Круто спускающиеся альпийские луга пестреют яркими цветами, и ветер, который здесь никогда не утихает, свистит и, играя ими, меняет их цвет.

Может, из-за этого непрестанного ветра и зовется полонина Ветерной, а может — кто знает, — причиной тому белые дикие нарциссы: в определенное время на солнечных, теплых ее склонах цветет их такое множество, что людям в долинах порой даже кажется, будто на Ветерну полонину в разгар жаркого лета уже выпал первый снег.

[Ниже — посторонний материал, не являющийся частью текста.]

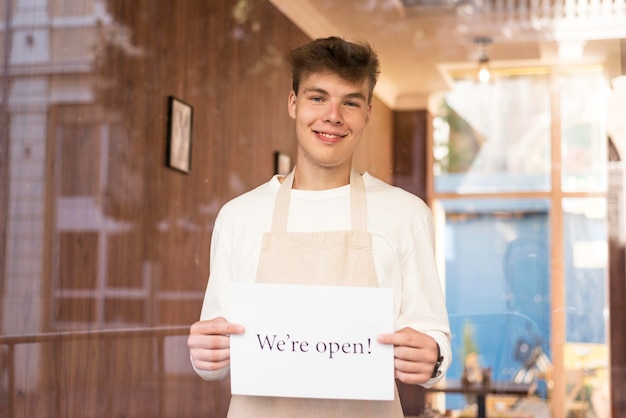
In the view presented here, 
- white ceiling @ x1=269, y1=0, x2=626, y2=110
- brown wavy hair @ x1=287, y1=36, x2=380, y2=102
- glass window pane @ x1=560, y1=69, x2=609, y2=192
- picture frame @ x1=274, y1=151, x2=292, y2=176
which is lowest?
brown wavy hair @ x1=287, y1=36, x2=380, y2=102

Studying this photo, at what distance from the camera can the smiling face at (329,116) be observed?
1772mm

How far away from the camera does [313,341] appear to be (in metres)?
1.68

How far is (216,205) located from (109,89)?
3.12ft

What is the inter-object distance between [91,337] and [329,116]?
158 centimetres

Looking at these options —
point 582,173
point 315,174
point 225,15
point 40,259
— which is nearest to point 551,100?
point 582,173

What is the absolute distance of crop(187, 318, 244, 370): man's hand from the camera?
5.52 ft

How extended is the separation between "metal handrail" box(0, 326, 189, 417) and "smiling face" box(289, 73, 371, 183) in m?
1.21

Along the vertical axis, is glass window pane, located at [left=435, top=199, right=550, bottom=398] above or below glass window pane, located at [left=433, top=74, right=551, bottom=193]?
below

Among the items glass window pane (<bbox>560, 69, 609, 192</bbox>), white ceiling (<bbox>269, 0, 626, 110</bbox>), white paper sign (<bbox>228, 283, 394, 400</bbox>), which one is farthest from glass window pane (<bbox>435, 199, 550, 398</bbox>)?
white paper sign (<bbox>228, 283, 394, 400</bbox>)

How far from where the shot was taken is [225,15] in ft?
13.3

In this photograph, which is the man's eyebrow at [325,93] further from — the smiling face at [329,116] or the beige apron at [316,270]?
the beige apron at [316,270]

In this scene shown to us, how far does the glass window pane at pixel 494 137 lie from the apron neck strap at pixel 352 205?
3367mm

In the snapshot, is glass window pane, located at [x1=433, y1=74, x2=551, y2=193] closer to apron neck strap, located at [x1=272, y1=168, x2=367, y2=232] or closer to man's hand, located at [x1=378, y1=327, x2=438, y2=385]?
apron neck strap, located at [x1=272, y1=168, x2=367, y2=232]

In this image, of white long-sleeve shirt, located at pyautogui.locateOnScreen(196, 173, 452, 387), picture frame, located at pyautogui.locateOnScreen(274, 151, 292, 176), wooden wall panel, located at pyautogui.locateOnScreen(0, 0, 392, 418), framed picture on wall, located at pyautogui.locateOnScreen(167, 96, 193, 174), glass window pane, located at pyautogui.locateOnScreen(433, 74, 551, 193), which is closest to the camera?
white long-sleeve shirt, located at pyautogui.locateOnScreen(196, 173, 452, 387)
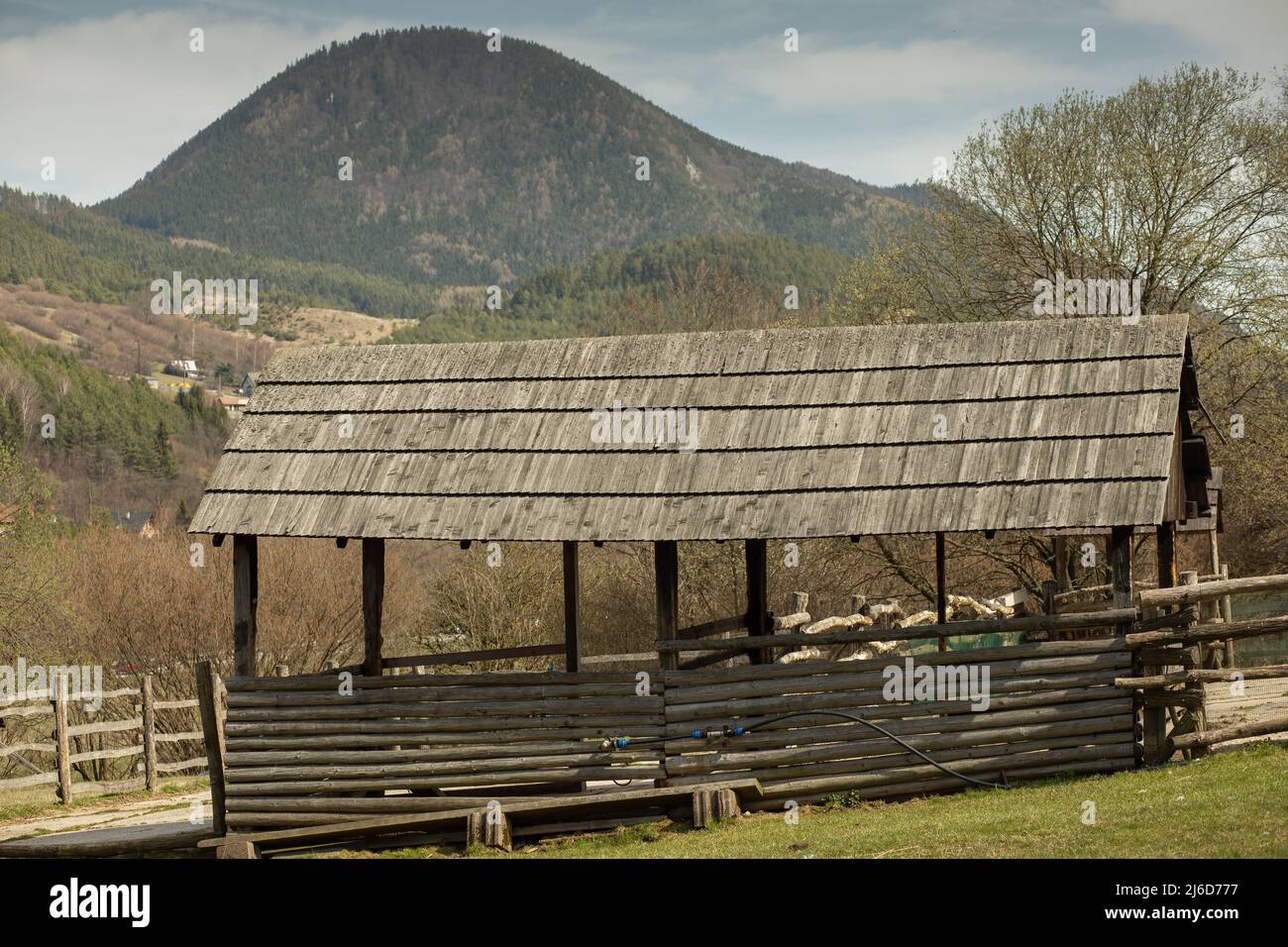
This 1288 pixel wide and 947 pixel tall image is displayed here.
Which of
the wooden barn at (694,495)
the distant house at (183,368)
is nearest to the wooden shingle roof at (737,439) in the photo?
the wooden barn at (694,495)

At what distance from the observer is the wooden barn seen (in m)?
12.1

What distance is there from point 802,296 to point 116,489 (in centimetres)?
3827

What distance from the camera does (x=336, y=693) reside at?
13312mm

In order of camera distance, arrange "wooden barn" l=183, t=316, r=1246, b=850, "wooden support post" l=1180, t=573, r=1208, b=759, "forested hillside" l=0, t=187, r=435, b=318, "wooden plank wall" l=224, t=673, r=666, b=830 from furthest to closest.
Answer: "forested hillside" l=0, t=187, r=435, b=318
"wooden plank wall" l=224, t=673, r=666, b=830
"wooden barn" l=183, t=316, r=1246, b=850
"wooden support post" l=1180, t=573, r=1208, b=759

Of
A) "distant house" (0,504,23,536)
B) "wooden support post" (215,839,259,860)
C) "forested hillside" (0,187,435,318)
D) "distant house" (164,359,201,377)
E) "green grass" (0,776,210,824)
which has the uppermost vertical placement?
"forested hillside" (0,187,435,318)

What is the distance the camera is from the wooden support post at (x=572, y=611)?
45.1 ft

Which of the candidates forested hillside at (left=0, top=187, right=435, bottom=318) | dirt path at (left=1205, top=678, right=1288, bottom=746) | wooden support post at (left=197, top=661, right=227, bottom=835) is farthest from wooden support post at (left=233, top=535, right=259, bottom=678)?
forested hillside at (left=0, top=187, right=435, bottom=318)

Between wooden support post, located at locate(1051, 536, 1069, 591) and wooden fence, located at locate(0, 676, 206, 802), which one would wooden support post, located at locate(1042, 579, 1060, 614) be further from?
wooden fence, located at locate(0, 676, 206, 802)

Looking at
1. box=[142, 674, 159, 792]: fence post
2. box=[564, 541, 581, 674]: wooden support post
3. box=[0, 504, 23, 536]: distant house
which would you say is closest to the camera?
box=[564, 541, 581, 674]: wooden support post

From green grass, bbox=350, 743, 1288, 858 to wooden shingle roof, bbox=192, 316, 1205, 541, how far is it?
218 centimetres

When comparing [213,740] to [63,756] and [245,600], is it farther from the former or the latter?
[63,756]

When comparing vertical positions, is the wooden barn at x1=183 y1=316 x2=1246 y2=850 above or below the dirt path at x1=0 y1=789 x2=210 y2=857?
above

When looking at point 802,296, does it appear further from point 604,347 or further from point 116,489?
point 604,347
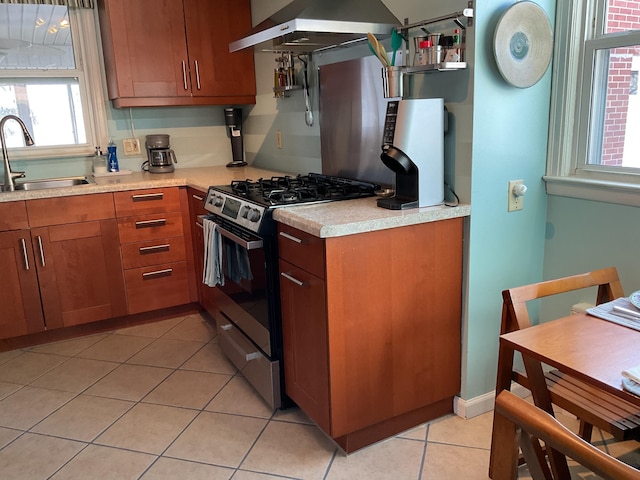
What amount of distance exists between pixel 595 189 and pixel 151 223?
2.35m

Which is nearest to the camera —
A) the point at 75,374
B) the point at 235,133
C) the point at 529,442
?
the point at 529,442

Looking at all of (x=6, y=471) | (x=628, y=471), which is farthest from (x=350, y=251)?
(x=6, y=471)

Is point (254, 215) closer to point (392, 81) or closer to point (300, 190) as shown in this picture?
point (300, 190)

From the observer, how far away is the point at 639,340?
4.11 ft

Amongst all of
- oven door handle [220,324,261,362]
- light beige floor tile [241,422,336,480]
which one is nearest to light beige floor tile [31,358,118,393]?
oven door handle [220,324,261,362]

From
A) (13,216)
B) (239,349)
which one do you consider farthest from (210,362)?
(13,216)

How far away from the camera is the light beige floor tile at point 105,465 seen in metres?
1.91

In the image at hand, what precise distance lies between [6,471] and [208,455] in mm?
742

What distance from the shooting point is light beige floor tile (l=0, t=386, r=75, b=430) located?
2281 millimetres

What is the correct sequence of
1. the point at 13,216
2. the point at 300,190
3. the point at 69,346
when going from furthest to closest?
1. the point at 69,346
2. the point at 13,216
3. the point at 300,190

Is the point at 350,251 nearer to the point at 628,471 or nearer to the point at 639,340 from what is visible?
the point at 639,340

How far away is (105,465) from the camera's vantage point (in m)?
1.97

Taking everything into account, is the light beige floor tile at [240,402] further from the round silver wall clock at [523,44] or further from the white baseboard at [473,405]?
the round silver wall clock at [523,44]

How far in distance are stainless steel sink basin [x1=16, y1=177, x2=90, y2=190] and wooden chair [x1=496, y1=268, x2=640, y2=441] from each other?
2795mm
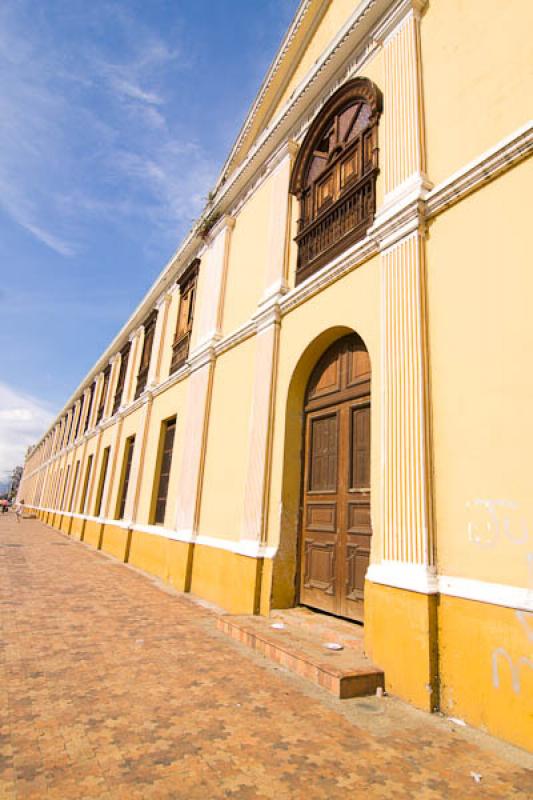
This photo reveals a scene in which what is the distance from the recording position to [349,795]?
2326mm

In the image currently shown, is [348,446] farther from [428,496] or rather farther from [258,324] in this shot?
[258,324]

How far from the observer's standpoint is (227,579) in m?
6.82

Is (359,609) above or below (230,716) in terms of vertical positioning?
above

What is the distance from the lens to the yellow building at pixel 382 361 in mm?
3473

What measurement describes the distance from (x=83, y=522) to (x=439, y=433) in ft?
54.6

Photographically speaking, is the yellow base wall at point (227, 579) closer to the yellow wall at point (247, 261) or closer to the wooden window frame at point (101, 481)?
the yellow wall at point (247, 261)

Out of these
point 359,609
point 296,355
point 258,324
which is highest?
point 258,324

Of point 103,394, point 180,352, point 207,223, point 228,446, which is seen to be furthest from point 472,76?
point 103,394

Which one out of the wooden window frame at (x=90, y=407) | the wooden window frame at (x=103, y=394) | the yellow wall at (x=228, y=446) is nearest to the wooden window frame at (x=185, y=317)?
the yellow wall at (x=228, y=446)

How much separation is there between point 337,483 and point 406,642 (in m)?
2.09

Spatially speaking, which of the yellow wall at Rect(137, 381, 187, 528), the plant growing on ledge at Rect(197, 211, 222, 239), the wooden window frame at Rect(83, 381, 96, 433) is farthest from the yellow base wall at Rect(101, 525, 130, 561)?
the wooden window frame at Rect(83, 381, 96, 433)

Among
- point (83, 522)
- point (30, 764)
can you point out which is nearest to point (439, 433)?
point (30, 764)

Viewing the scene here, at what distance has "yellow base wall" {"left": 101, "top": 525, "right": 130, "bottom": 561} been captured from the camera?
1181cm

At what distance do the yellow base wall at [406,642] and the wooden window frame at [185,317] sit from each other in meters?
7.67
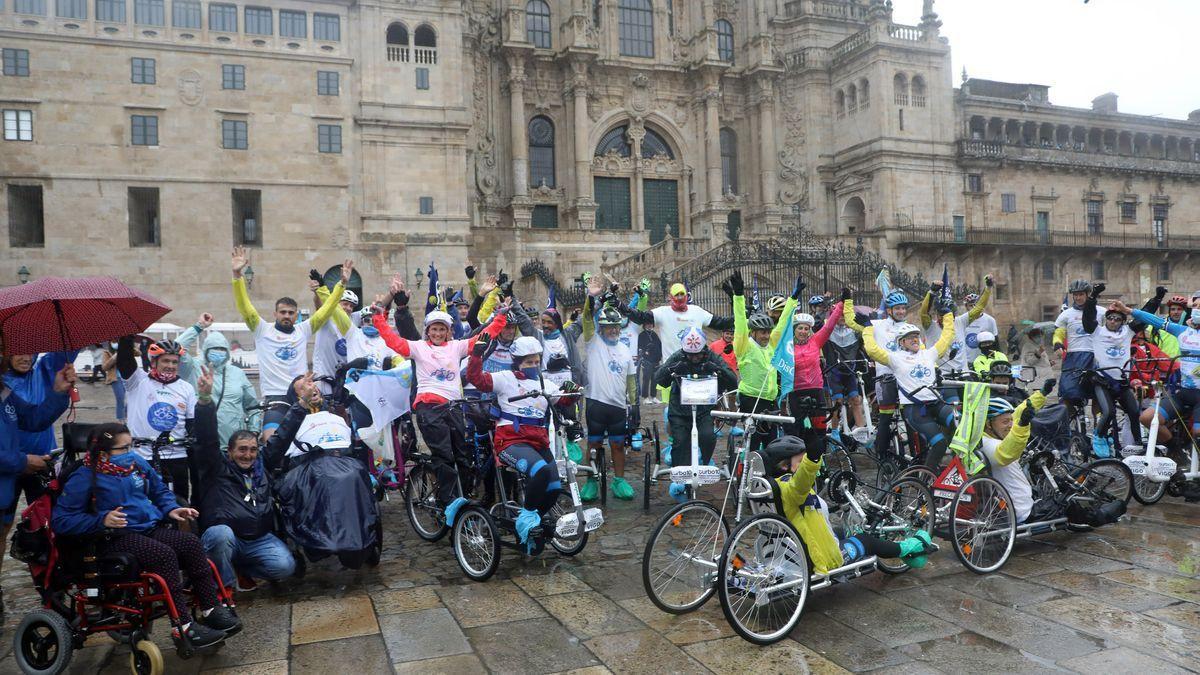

Горная природа дышит умиротворяющим теплом и торжественной тишиной, безучастная и равнодушная к жестокости войны.

Но там, внизу, в одной из долин, которые со всех сторон окружают могучий массив Ветерной половины, взбирается, тянется длинный товарный поезд.

Это транспорт в концентрационный лагерь.

В будках на тормозных площадках — вооруженная немецкая охрана.

Заросшие лица узников, глаза, запавшие от долгого, мучительного пути, неподвижно следят, как за решетками вагонных окошек убегает солнечный летний день.

6 КАРТИНА
На паровозе

Рука машиниста на рычаге регулятора.

Машинист Гудец хмурится, словно преодолевая постоянное искушение закрыть пар и остановить поезд.

— Всю дорогу меня это гложет… — бормочет он недовольно. — Что будем делать, Ямришко?

На лице кочегара, черном от сажи, сверкнули глаза.

— Не знаю, что… Но Гитлеру мы их не повезем, лучше уж…

Он не успевает договорить — внезапный толчок бросает его вперед: машинист вдруг резко тормозит, скрипят колеса, летят искры.

Впереди на путях — несколько деревьев, что-то вроде наскоро сооруженного и отнюдь не непреодолимого барьера.

Поезд уже послушно остановился перед самым завалом.

Со склона раздаются первые выстрелы.

К паровозу подбегает немецкий солдат.

— Partisanen! Weiterfahren… Weiterfahren![2]

Машинист Гудец высовывается из будки, указывая на завал.

— Нельзя… не видишь?!

— Das ist nichts!.. — кричит солдат. — Nichts! Weiterfahren![3]

Он взбирается на паровоз, доставая пистолет.

— Schnell!.. Schnell! Sofort![4]

Кочегар Ямришко без размышлений ударил его лопатой.

— Иначе с ним не столковаться… — бурчит он, глядя, как тело немца медленно сползает вниз с паровоза.

Стрельба в долине усиливается.

7 КАРТИНА
Склон над железной дорогой

Из-за камней и деревьев партизаны обстреливают транспорт.

Немцы выскакивают из тормозных будок, прячутся за вагонами, залегают за насыпью и отвечают огнем на выстрелы партизан.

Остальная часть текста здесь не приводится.